This document tests the reporting functions created by Alex Danvers for printing APA-style results when using lmerTest.
# load the required libraries
library(lmerTest)
## Loading required package: Matrix
## Loading required package: lme4
##
## Attaching package: 'lmerTest'
## The following object is masked from 'package:lme4':
##
## lmer
## The following object is masked from 'package:stats':
##
## step
library(piecewiseSEM)
# load the custom functions I wrote
source("~/Dropbox/R Resources/lmerT_reporting_functions.R")
source("~/Dropbox/R Resources/sim.ml1_func.R")

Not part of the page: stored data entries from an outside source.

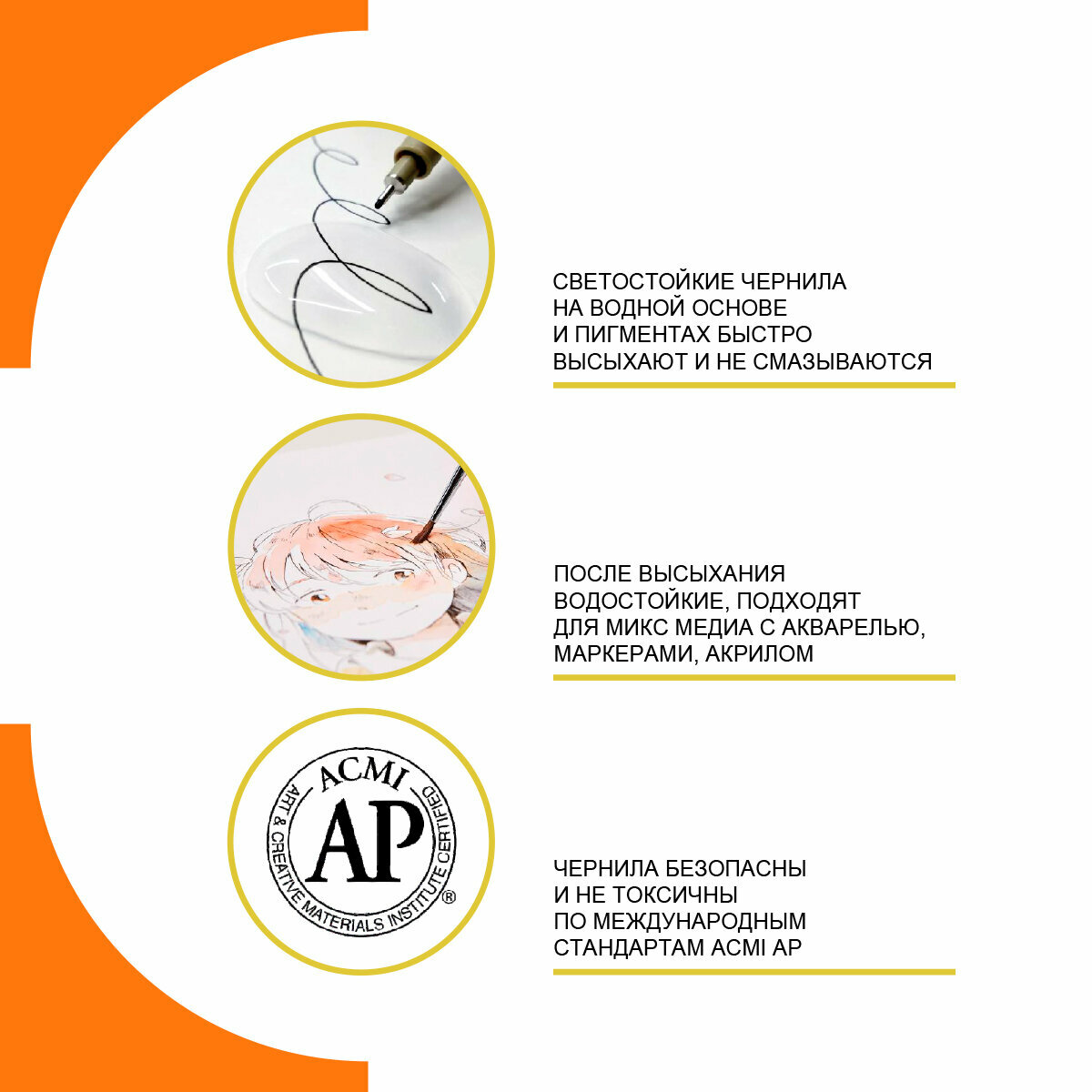 СВЕТОСТОЙКИЕ ЧЕРНИЛА
НА ВОДНОЙ ОСНОВЕ
И ПИГМЕНТАХ БЫСТРО
ВЫСЫХАЮТ И НЕ СМАЗЫВАЮТСЯ

ПОСЛЕ ВЫСЫХАНИЯ
ВОДОСТОЙКИЕ, ПОДХОДЯТ
ДЛЯ МИКС МЕДИА С АКВАРЕЛЬЮ,
МАРКЕРАМИ, АКРИЛОМ

ACMI
AP
ART & CREATIVE MATERIALS INSTITUTE CERTIFIED ®

ЧЕРНИЛА БЕЗОПАСНЫ
И НЕ ТОКСИЧНЫ
ПО МЕЖДУНАРОДНЫМ
СТАНДАРТАМ ACMI AP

This generates data with a single continuous predictor and single continuous outcome.
# the first number is measures per cluster, second is number of clusters
test.dat <- sim.ml1(10,30)
int.only <- lmer(y ~ 1 + (1|id), data=test.dat)
fixed.x <- lmer(y ~ x + (1|id), data=test.dat)
random.x <- lmer(y ~ x + (x|id), data=test.dat)
# model comparisons
comp1 <- anova(int.only, fixed.x)
## refitting model(s) with ML (instead of REML)
comp2 <- anova(fixed.x, random.x)
## refitting model(s) with ML (instead of REML)
We found that a model using x as a predictor fit the data significantly better than an intercept-only model (\(\chi^2\) (1) = 312, p < .001). We then tested whether treating the predictor x as a random effect significantly improved model fit. We found that it did (\(\chi^2\) (2) = 258.27, p < .001).
In the fixed effects model, x was a statistically significant predictor (b = 0.64, t (289.08) = 23.65, p = < .001). It was also significant in the random effects model (b = 0.68, t (8.98) = 5.5, p = < .001).